◆ PROBLEM TO WORK ON: Look over the entries that follow and work out how many lines contain "google". State the number only.
=-=-=
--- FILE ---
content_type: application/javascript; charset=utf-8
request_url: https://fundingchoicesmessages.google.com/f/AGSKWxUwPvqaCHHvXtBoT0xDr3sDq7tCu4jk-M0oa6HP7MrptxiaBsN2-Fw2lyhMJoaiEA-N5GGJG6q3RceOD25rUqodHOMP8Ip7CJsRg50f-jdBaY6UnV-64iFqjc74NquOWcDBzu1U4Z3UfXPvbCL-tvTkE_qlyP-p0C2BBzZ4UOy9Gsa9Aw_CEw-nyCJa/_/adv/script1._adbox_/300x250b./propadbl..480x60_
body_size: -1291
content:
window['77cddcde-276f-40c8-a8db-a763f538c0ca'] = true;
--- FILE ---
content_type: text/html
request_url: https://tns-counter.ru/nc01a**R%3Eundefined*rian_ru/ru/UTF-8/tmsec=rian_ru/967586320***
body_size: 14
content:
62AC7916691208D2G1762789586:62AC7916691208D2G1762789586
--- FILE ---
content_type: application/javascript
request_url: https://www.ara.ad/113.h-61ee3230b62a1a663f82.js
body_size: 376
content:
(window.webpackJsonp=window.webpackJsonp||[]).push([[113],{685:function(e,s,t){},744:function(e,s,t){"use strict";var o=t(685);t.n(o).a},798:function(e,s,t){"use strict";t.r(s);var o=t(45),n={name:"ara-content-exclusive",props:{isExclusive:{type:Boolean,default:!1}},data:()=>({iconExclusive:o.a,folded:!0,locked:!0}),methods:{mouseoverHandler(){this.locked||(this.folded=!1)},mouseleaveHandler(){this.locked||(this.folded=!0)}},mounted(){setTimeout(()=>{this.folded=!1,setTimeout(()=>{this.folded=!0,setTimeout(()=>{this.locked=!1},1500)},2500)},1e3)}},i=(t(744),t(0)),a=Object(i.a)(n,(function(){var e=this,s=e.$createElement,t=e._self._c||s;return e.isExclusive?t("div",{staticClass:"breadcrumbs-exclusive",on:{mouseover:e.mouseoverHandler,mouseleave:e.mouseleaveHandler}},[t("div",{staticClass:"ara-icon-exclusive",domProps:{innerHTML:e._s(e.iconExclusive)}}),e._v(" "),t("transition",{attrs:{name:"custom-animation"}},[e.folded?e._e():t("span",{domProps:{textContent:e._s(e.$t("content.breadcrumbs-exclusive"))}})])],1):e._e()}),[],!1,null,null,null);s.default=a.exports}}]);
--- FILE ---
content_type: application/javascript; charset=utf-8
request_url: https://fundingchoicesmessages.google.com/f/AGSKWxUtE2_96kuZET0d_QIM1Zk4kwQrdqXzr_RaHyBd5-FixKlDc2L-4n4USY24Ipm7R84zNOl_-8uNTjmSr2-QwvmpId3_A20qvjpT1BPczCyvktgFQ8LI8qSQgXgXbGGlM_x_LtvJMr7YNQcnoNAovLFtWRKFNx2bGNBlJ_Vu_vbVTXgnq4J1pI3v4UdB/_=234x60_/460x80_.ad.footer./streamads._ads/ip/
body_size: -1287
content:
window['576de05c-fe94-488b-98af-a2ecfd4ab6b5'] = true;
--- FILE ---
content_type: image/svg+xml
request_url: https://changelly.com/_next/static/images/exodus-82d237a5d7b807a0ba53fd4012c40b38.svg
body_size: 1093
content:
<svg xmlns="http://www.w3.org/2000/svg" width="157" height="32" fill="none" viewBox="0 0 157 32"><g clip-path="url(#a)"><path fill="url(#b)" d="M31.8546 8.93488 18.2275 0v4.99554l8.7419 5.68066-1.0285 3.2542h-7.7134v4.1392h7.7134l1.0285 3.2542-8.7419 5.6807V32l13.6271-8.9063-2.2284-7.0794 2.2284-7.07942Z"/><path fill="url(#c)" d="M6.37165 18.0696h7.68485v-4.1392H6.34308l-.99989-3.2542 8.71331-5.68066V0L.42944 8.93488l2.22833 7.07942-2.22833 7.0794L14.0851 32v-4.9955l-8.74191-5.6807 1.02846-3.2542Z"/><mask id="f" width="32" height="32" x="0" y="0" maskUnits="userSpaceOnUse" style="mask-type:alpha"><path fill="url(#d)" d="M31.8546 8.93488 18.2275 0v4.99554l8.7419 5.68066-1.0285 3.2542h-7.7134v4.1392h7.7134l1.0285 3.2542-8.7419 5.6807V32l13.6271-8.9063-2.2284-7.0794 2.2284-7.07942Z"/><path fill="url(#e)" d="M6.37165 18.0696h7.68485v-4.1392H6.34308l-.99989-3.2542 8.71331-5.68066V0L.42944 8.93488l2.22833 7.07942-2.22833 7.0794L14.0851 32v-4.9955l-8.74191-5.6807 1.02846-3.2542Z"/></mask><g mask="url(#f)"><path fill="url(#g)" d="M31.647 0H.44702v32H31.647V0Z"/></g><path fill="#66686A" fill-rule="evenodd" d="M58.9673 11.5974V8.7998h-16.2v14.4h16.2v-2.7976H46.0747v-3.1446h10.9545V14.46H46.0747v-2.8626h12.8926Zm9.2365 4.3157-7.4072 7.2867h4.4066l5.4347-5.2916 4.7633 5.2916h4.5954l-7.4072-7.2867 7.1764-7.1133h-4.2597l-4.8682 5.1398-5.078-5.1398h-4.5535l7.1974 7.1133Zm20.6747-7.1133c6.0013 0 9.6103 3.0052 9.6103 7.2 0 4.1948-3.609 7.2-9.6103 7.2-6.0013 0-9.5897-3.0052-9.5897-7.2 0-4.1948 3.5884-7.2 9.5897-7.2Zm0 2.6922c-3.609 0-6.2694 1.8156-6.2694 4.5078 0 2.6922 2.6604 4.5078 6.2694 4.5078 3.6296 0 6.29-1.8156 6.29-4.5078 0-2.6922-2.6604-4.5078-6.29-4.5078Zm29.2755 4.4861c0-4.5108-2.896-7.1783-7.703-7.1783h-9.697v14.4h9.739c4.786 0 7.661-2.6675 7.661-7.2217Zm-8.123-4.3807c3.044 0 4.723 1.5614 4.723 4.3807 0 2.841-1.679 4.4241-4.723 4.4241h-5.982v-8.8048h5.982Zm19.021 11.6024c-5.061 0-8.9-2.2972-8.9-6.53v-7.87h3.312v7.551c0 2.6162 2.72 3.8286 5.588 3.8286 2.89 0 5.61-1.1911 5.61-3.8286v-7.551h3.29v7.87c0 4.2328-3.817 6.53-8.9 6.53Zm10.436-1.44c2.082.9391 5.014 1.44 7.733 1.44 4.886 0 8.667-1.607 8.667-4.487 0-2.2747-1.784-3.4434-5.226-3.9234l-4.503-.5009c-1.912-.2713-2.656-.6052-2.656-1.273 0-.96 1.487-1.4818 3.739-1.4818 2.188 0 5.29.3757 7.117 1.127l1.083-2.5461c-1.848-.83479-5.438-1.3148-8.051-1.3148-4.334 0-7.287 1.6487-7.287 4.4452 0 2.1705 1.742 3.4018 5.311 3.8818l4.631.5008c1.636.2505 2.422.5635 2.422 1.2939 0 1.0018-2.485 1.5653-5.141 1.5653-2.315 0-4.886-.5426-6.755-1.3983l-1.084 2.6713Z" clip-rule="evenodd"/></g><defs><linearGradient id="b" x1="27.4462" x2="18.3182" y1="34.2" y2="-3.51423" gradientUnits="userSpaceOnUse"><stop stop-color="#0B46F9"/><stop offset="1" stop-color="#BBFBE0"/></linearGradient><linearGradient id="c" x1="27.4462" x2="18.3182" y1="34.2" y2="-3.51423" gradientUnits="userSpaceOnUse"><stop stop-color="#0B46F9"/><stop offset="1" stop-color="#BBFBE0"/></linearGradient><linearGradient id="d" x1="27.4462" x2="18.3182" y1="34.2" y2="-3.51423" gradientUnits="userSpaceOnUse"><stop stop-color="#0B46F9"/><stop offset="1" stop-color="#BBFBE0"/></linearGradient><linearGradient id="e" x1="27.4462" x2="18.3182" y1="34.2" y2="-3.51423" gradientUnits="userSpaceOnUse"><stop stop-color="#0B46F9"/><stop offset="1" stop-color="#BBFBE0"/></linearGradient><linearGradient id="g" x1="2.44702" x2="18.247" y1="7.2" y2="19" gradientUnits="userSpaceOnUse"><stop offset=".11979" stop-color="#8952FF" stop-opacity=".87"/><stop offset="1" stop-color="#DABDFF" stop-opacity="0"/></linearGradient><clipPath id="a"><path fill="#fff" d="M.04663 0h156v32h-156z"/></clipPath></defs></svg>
=-=-=
◆ WRITTEN ANSWER: 2